AI is considered a game changer in today’s digital world, and many enterprises are in a rush to harness its intelligence and reap benefits. But most of them fail to realize that AI has its own shortcomings. The most common one is the algorithmic bias, where the outcome or decision of an AI model favors or discriminates against a specific class based on a few select attributes that vary by industry.
Causes of bias
The AI model by itself does not have any inherent bias, but the real culprit is the data used to train the model. Bias can originate if the training data is incomplete or if it does not evenly represent the population. This usually happens when one trains a model using data from one region or class or timeframe to predict outcomes or derive insights for another. Bias can also be perpetuated if the training data is contaminated with historical bias.
An insurer using an underwriting model developed in one state to generate insights for another state, using historical crime data to detect current fraud, or using past weather data to predict future climate risk are some typical examples in the insurance industry that could lead to unfair premiums or inaccurate risk prediction.
Bias must be detected first before it can be addressed. Normally, one examines model outputs of different groups to check for anomalies indicating bias. Explainable artificial intelligence (XAI) is another means to understand if any protected attributes are influencing the outcomes. Refer to my article on XAI for more details. One should evaluate the business need and social cost while prioritizing bias over accuracy when there appears to be a trade-off between the two.
AI is used to estimate the mortality or the possibility of an insured getting sick to determine one’s life insurance premiums. The model can exhibit bias for some individuals based on attributes like age, gender, location, name, and country. Similarly, AI is used to estimate the damage in an auto claim based on photographs. It is possible that the model is trained on very few makes and models of vehicles, cannot fairly estimate the claim amount for all vehicles.
In the above scenarios, the model needs to be trained with the right data to eliminate bias. One way is to ensure that we have a balanced training dataset or at least reduce the imbalance in the available dataset. Researchers at Yale have found a means to audit a given dataset and determine the extent of imbalance or skewness with respect to said attributes. This will indicate the possibility of an individual having an undue advantage due to their age, gender, or location. They also recommended a novel data pre-processing step to reduce the imbalance in the training data and thereby mitigate bias.

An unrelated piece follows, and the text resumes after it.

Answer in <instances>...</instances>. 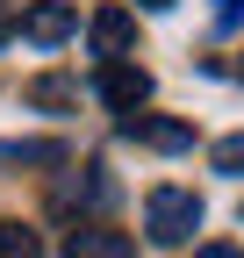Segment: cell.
I'll use <instances>...</instances> for the list:
<instances>
[{"label": "cell", "mask_w": 244, "mask_h": 258, "mask_svg": "<svg viewBox=\"0 0 244 258\" xmlns=\"http://www.w3.org/2000/svg\"><path fill=\"white\" fill-rule=\"evenodd\" d=\"M0 258H43L36 230H29V222H0Z\"/></svg>", "instance_id": "cell-9"}, {"label": "cell", "mask_w": 244, "mask_h": 258, "mask_svg": "<svg viewBox=\"0 0 244 258\" xmlns=\"http://www.w3.org/2000/svg\"><path fill=\"white\" fill-rule=\"evenodd\" d=\"M144 230H151V244H187L201 230V194L194 186H151L144 194Z\"/></svg>", "instance_id": "cell-1"}, {"label": "cell", "mask_w": 244, "mask_h": 258, "mask_svg": "<svg viewBox=\"0 0 244 258\" xmlns=\"http://www.w3.org/2000/svg\"><path fill=\"white\" fill-rule=\"evenodd\" d=\"M216 22H223V29H237V22H244V0H223V8H216Z\"/></svg>", "instance_id": "cell-12"}, {"label": "cell", "mask_w": 244, "mask_h": 258, "mask_svg": "<svg viewBox=\"0 0 244 258\" xmlns=\"http://www.w3.org/2000/svg\"><path fill=\"white\" fill-rule=\"evenodd\" d=\"M0 165H65V144H0Z\"/></svg>", "instance_id": "cell-7"}, {"label": "cell", "mask_w": 244, "mask_h": 258, "mask_svg": "<svg viewBox=\"0 0 244 258\" xmlns=\"http://www.w3.org/2000/svg\"><path fill=\"white\" fill-rule=\"evenodd\" d=\"M122 137H137L151 151H194V122H179V115H122Z\"/></svg>", "instance_id": "cell-3"}, {"label": "cell", "mask_w": 244, "mask_h": 258, "mask_svg": "<svg viewBox=\"0 0 244 258\" xmlns=\"http://www.w3.org/2000/svg\"><path fill=\"white\" fill-rule=\"evenodd\" d=\"M8 36H22V15H15V8H0V43H8Z\"/></svg>", "instance_id": "cell-13"}, {"label": "cell", "mask_w": 244, "mask_h": 258, "mask_svg": "<svg viewBox=\"0 0 244 258\" xmlns=\"http://www.w3.org/2000/svg\"><path fill=\"white\" fill-rule=\"evenodd\" d=\"M208 158H216V172H237V179H244V129H237V137H223Z\"/></svg>", "instance_id": "cell-11"}, {"label": "cell", "mask_w": 244, "mask_h": 258, "mask_svg": "<svg viewBox=\"0 0 244 258\" xmlns=\"http://www.w3.org/2000/svg\"><path fill=\"white\" fill-rule=\"evenodd\" d=\"M57 201H108V179H101V165H86V179H65V186H57Z\"/></svg>", "instance_id": "cell-10"}, {"label": "cell", "mask_w": 244, "mask_h": 258, "mask_svg": "<svg viewBox=\"0 0 244 258\" xmlns=\"http://www.w3.org/2000/svg\"><path fill=\"white\" fill-rule=\"evenodd\" d=\"M29 101H36V108H72V101H79V86L50 72V79H29Z\"/></svg>", "instance_id": "cell-8"}, {"label": "cell", "mask_w": 244, "mask_h": 258, "mask_svg": "<svg viewBox=\"0 0 244 258\" xmlns=\"http://www.w3.org/2000/svg\"><path fill=\"white\" fill-rule=\"evenodd\" d=\"M72 29H79V8H72V0H29V8H22V36L29 43H65Z\"/></svg>", "instance_id": "cell-4"}, {"label": "cell", "mask_w": 244, "mask_h": 258, "mask_svg": "<svg viewBox=\"0 0 244 258\" xmlns=\"http://www.w3.org/2000/svg\"><path fill=\"white\" fill-rule=\"evenodd\" d=\"M86 36H94V50H101V57H122V50H130V36H137V15H130V8H101Z\"/></svg>", "instance_id": "cell-6"}, {"label": "cell", "mask_w": 244, "mask_h": 258, "mask_svg": "<svg viewBox=\"0 0 244 258\" xmlns=\"http://www.w3.org/2000/svg\"><path fill=\"white\" fill-rule=\"evenodd\" d=\"M65 258H137V237L108 230V222H79V230L65 237Z\"/></svg>", "instance_id": "cell-5"}, {"label": "cell", "mask_w": 244, "mask_h": 258, "mask_svg": "<svg viewBox=\"0 0 244 258\" xmlns=\"http://www.w3.org/2000/svg\"><path fill=\"white\" fill-rule=\"evenodd\" d=\"M137 8H151V15H165V8H172V0H137Z\"/></svg>", "instance_id": "cell-15"}, {"label": "cell", "mask_w": 244, "mask_h": 258, "mask_svg": "<svg viewBox=\"0 0 244 258\" xmlns=\"http://www.w3.org/2000/svg\"><path fill=\"white\" fill-rule=\"evenodd\" d=\"M194 258H244V251H237V244H201Z\"/></svg>", "instance_id": "cell-14"}, {"label": "cell", "mask_w": 244, "mask_h": 258, "mask_svg": "<svg viewBox=\"0 0 244 258\" xmlns=\"http://www.w3.org/2000/svg\"><path fill=\"white\" fill-rule=\"evenodd\" d=\"M94 93H101L115 115H137V108L151 101V72L130 64V57H101V64H94Z\"/></svg>", "instance_id": "cell-2"}]
</instances>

Personalization or recommendation models
Organizations use these models to recommend products and services to users based on their profiles. Agents tend to recommend products that offer them higher incentives. So, using that data to train a model would be unfair.

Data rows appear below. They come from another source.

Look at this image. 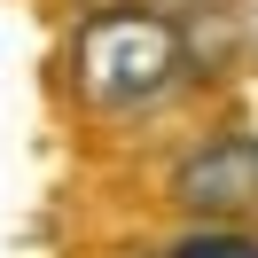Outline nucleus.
<instances>
[{
    "mask_svg": "<svg viewBox=\"0 0 258 258\" xmlns=\"http://www.w3.org/2000/svg\"><path fill=\"white\" fill-rule=\"evenodd\" d=\"M71 63H79V94L86 102H149V94H164V86L188 71V39L164 16L117 8V16H94L79 32Z\"/></svg>",
    "mask_w": 258,
    "mask_h": 258,
    "instance_id": "obj_1",
    "label": "nucleus"
},
{
    "mask_svg": "<svg viewBox=\"0 0 258 258\" xmlns=\"http://www.w3.org/2000/svg\"><path fill=\"white\" fill-rule=\"evenodd\" d=\"M164 258H258V242H242V235H188Z\"/></svg>",
    "mask_w": 258,
    "mask_h": 258,
    "instance_id": "obj_3",
    "label": "nucleus"
},
{
    "mask_svg": "<svg viewBox=\"0 0 258 258\" xmlns=\"http://www.w3.org/2000/svg\"><path fill=\"white\" fill-rule=\"evenodd\" d=\"M172 196L196 211V219H219V227L258 219V141L250 133H227V141L196 149V157L172 172Z\"/></svg>",
    "mask_w": 258,
    "mask_h": 258,
    "instance_id": "obj_2",
    "label": "nucleus"
}]
</instances>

Organizations must ensure that recommendation engines don’t exhibit bias in the choice of products for a given individual. Researchers at Yale have come up with a framework that regulates what the model can recommend based on certain constraints imposed by the user. Instead of giving complete freedom, the user dictates his or her needs, forcing the model to make a recommendation bound by those constraints. This mitigates potential bias and increases personalization, leading to better revenues.
This model is commonly used in Insurance. The auto business uses AI and telematics to determine if an insured is a safe driver or not. AI classifies fraudulent financial transactions and claims. The model can be biased toward certain individuals and can unfairly judge them as criminals or ineligible based on few sensitive attributes, like their race, color, location, gender, and age.
Fairness constraints are a means to mitigate this bias. They ensure that individuals with different sensitive attributes stated above have equal probabilities of being classified based on the remaining attributes. This will ensure that the model is not influenced by attributes, while identifying criminals or approving financial transactions.
Bias is a major drawback of AI that originates from training data. Evolving business models and their underlying data will constantly change, making it impossible to build a perfect training dataset. Balanced training datasets and fairness constraints could potentially mitigate bias. The finance industry should be aware of bias while deploying AI in their business operations, and should employ means to detect, correct, and prevent any harm to its customers.